# TRECHO DA FONTE

========================

Michael Löwy
Publicado na revista da Resistência, em março de 2020.
A ameaça crescente de colapso do equilíbrio ecológico aponta para um cenário catastrófico – o aquecimento global – que coloca em perigo a própria sobrevivência da espécie humana (1).
O ecossocialismo é uma tentativa de fornecer uma alternativa civilizacional radical, enraizada nos argumentos básicos do movimento ecologista e na crítica marxista da economia política. Ele contrapõe ao progresso destrutivo capitalista (Marx) uma política econômica fundada em critérios não-monetários e extra-econômicos: as necessidades sociais e o equilíbrio ecológico. Esta síntese dialética é, ao mesmo tempo, uma crítica à “ecologia de mercado”, que não se confronta com o sistema capitalista, e ao “produtivismo socialista”, que ignora a questão dos limites naturais.
Os marxistas poderiam se inspirar nos comentários de Marx sobre a Comuna de Paris: os trabalhadores não podem tomar posse do aparato de estado capitalista e colocá-lo para funcionar a seu serviço. Eles têm que “quebrá-lo” e substituí-lo por uma forma radicalmente diferente, democrática e não-estatizante de poder político.
Isso pode significar, para certos ramos da produção, descontinuá-los: por exemplo, usinas nucleares, certos métodos de pesca industrial em massa responsáveis pelo extermínio de várias espécies nos oceanos, o desmatamento destrutivo das florestas tropicais, etc. Em todos os casos, as forças produtivas, e não somente as relações de produção, têm que ser profundamente modificadas – em primeiro lugar, através de uma revolução no sistema energético, com a substituição da matriz essencialmente fóssil responsável pela poluição e envenenamento do ambiente, por outras renováveis: água, vento, sol. É claro que muitas descobertas científicas e tecnológicas da modernidade são preciosas, mas o sistema produtivo como um todo deve ser transformado, e isso só pode ser feito por métodos ecossocialistas, isto é, através de um planejamento democrático da economia, que leve em conta a preservação do equilíbrio ecológico.
A questão da energia é decisiva para esse processo de mudança civilizacional. Matrizes fósseis (petróleo, carvão) são responsáveis por grande parte da poluição planetária, como também pelas desastrosas mudanças climáticas; a energia nuclear é uma falsa alternativa, não somente pelo perigo de novas Chernobyls, mas também porque ninguém sabe o que fazer com as milhares de toneladas de lixo radioativo – tóxico por centenas, em alguns casos milhares de anos – e as gigantescas e obsoletas usinas contaminadas. A energia solar, que nunca levantou muito interesse nas sociedades capitalistas por não ser “lucrativa” nem “competitiva”, deveria se tornar objeto de pesquisa e desenvolvimento intensivos, e cumprir um papel fundamental na construção de uma matriz energética alternativa.

========================

# MATERIAL ABAIXO
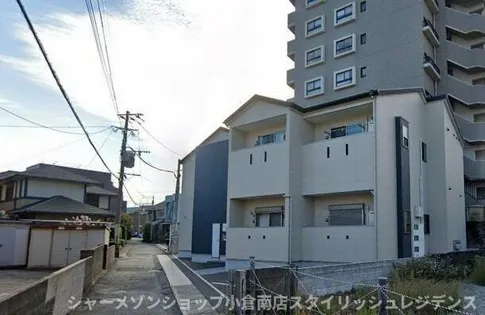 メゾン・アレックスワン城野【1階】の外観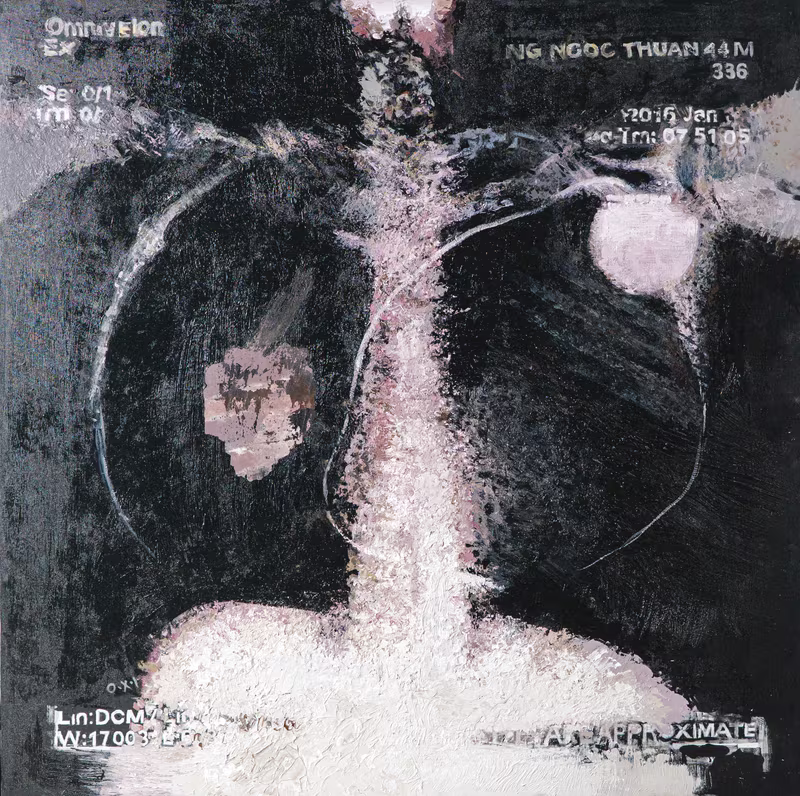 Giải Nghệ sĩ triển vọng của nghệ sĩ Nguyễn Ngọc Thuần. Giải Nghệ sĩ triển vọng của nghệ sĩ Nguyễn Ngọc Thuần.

========================

# ENUNCIADO
Escreva a continuação do texto sobre o ecossocialismo a partir da última frase apresentada. O material não tem papel algum nesta tarefa.

# RESPOSTA
A própria sociedade, e não mais uma pequena oligarquia de donos de propriedades nem uma elite de tecnoburocratas, será capaz de escolher, democraticamente, quais linhas produtivas deverão ser privilegiadas, e o quanto de recursos que será investido em educação, saúde ou cultura. Os próprios preços das mercadorias não serão entregues às “leis da oferta e da demanda”, mas, até certo ponto, determinados segundo opções sociais e políticas, assim como critérios ecológicos, levando à taxação de certos produtos, e subsidiando o preço de outros.
Longe de ser “despótico”, o planejamento é o exercício, do conjunto da sociedade, de sua liberdade: liberdade de decisão, e libertação das alienadas e reificadas “leis econômicas” do sistema capitalista, que determinam a vida e a morte dos indivíduos, e os encarceram em uma “gaiola de ferro” (Max Weber). Planejamento e a redução do tempo de trabalho são os dois passos decisivos da humanidade rumo ao que Marx chamou de “o reino da liberdade”. Um substancial aumento do tempo livre é, na verdade, uma condição para a participação democrática do povo trabalhador na discussão democrática e na administração da economia e da sociedade.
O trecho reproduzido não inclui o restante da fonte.